Бабушку он помнил плохо, она умерла когда ему было четыре года. Это было давно. Из того времени он помнил только страшные похороны, и жалобную музыку. Но еще помнил, как она часто гладила его по голове, целовала и успокаивала. Помнил ее мягкий ласковый голос, от которого он быстро почему-то засыпал, и вкусные разные пирожки. Особенно с морковкой. Папу он помнил хорошо в основном по шоколадным конфетам, по шершавой бороде, сильным рукам, запаху табака, пота и бензина. Еще отец иногда катал его в своей машине. Машине такси – папа на ней работал. Мальчик гордился папой и сверкающей лаком папиной машиной, мягкими сидениями, громким сигналом… но в ней его укачивало, и сильно тошнило от резкого запаха бензина. Папа от этого расстраивался. Мама почему-то нервничала, ругалась на папу:

– Не катай его в своей блядовозке, я тебе сказала! – выговаривала она. – Не хватало чтобы и он какой-нибудь заразы от тебя подхватил.

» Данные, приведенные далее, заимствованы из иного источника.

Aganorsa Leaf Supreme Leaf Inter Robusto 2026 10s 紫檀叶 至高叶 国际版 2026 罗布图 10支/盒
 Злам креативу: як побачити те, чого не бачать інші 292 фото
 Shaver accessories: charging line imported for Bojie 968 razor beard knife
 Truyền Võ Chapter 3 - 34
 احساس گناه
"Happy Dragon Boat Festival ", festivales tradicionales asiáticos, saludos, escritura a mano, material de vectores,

Тогда мальчишка не понимал, что это за название такое у машины, но догадывался, обидное что-то, так как родители сразу после этого начинали громко ссорится. Папа, хлопнув дверью опять неожиданно уезжал на работу, а мама плакала и ругалась на него. Особенно часто плакала и ругалась теперь, когда он так давно уехал на работу… Ещё прошлой осенью, если честно. Но мальчик особенно и не грустил без отца. Хотя раньше, ему даже нравилось, когда поругавшись между собой, родители вдруг принимались демонстрировать свою любовь к нему, жалеть его и даже баловать… Кто сильнее и крепче его любит. Игрушки какие-нибудь покупали, мороженое. От этого ему становилось вначале хорошо, а потом о нем вдруг забывали. Ему становилось грустно. Тогда он убегал во двор, к мальчишкам, в другую интересную жизнь.

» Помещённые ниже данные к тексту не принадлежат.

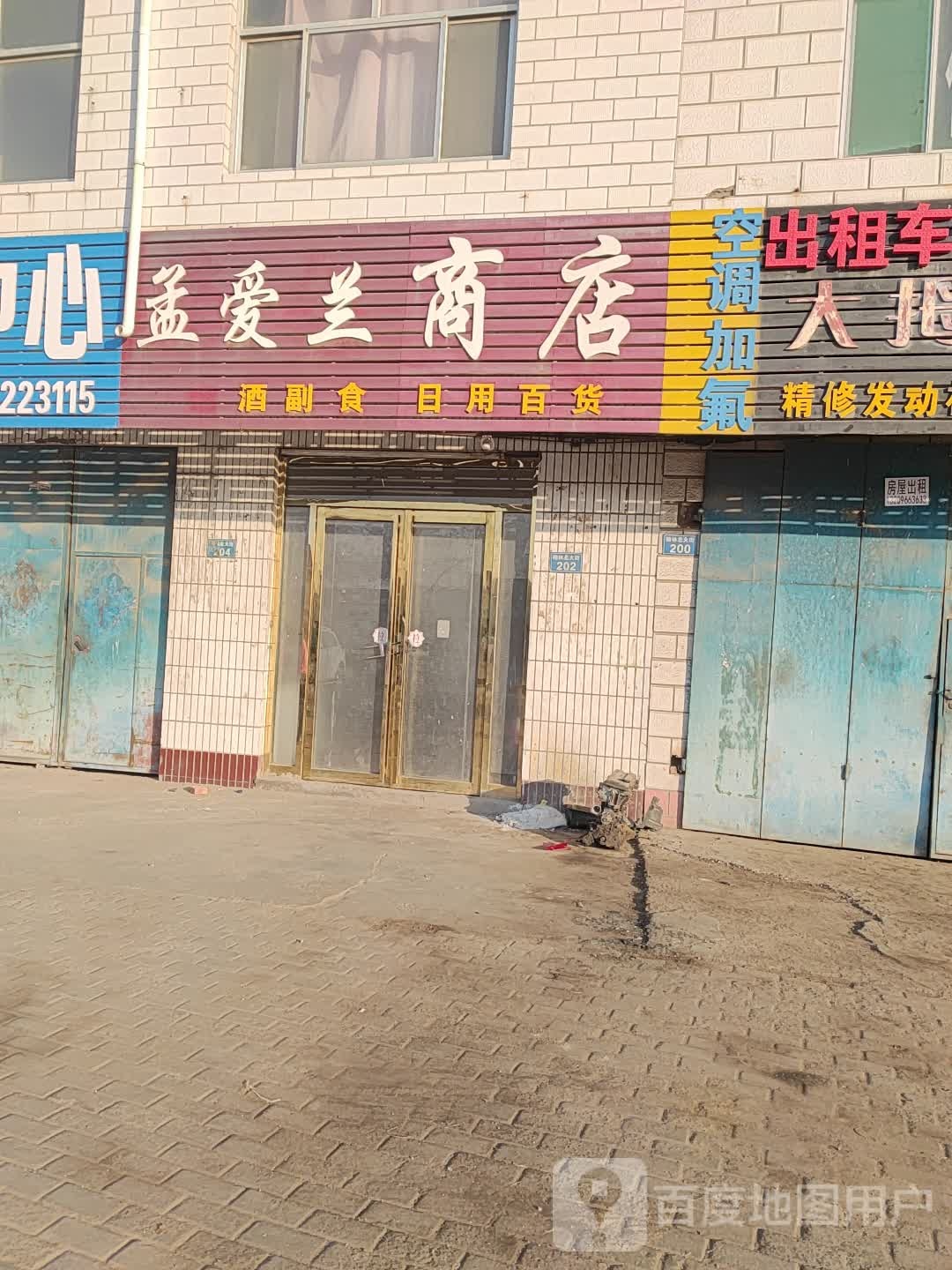孟爱兰商店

Там, во дворе, тоже было не просто, но все по другому. Без тоски и без надрывов. Много места, много детей, много разных машин, много каких-то незнакомых людей… много вокруг всего интересного. А если взять и пройти через длинную и гулкую арку в их доме, правда вонючую, можно было сразу попасть на большую и шумную улицу, в город. Туда Генке строго-настрого было запрещено ходить, но туда бегали все дети, или многие, и даже часто. Там, за углом – такая прелесть, совсем-совсем близко, с утра и до вечера продают в киоске мороженое, разную шипучую вкусную воду с заманчивыми и вкусными названиями «Фанта», «Спрайт», «Кока-Кола», «Пепси»… и большое количество жвачки с красивыми фантиками. Через арку ходят за хлебом и за молоком, и за сигаретами, и пьяной водкой… Если у кого есть деньги. А если нет, как у Генки, например, тогда можно и без денег, просто смотреть на машины и на других людей… Чужих людей, разных, которые ходят туда-сюда, мимо. Как кино по телевизору смотреть. Только кино большое, настоящее, больше самого большого телевизора, интереснее.

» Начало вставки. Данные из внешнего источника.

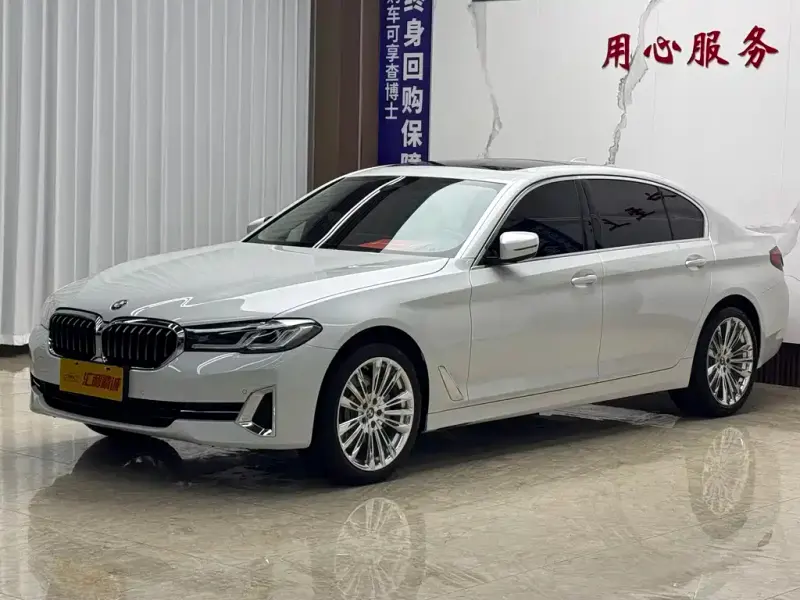 BMW 5 Series, 2023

– Зачем ты это сделал? Ты слышишь или нет?.. Я тебя или кого спрашиваю? Оглох? – откуда-то из далека доносится срывающийся на крик голос матери.

– А чё он сам… первый… обзывается.

– Кто?

– Пашка, этот.

– И как же это он так тебя обозвал?

– Он… тебя обозвал!

– Меня?.. – опешив, удивленно переспрашивает мама. – И как?

Мальчик в смятенье раздумывает, говорить, не говорить….

– Как, я тебя спрашиваю? – настаивает мама. – Ну?

– Он сказал… он сказал, что… что ты шлюха.

– Что? – мама резко соскакивает со стула. – Что ты сказал?

– Это он сказал.

– А ты повторять, да? Повторять?! Сволочь! Я тебе покажу сейчас, как повторять. – И набрасывается на сына с кулаками. Увертываясь, получив всё же несколько больных затрещин, мальчик находит момент, выскальзывает из кухни, юркнув в коридор, выбегает на лестничную площадку. Ему вслед громко несется: «Лучше не приходи домой, выродок. Прибью! Сволочь! Гадёныш!», и громкие рыдания.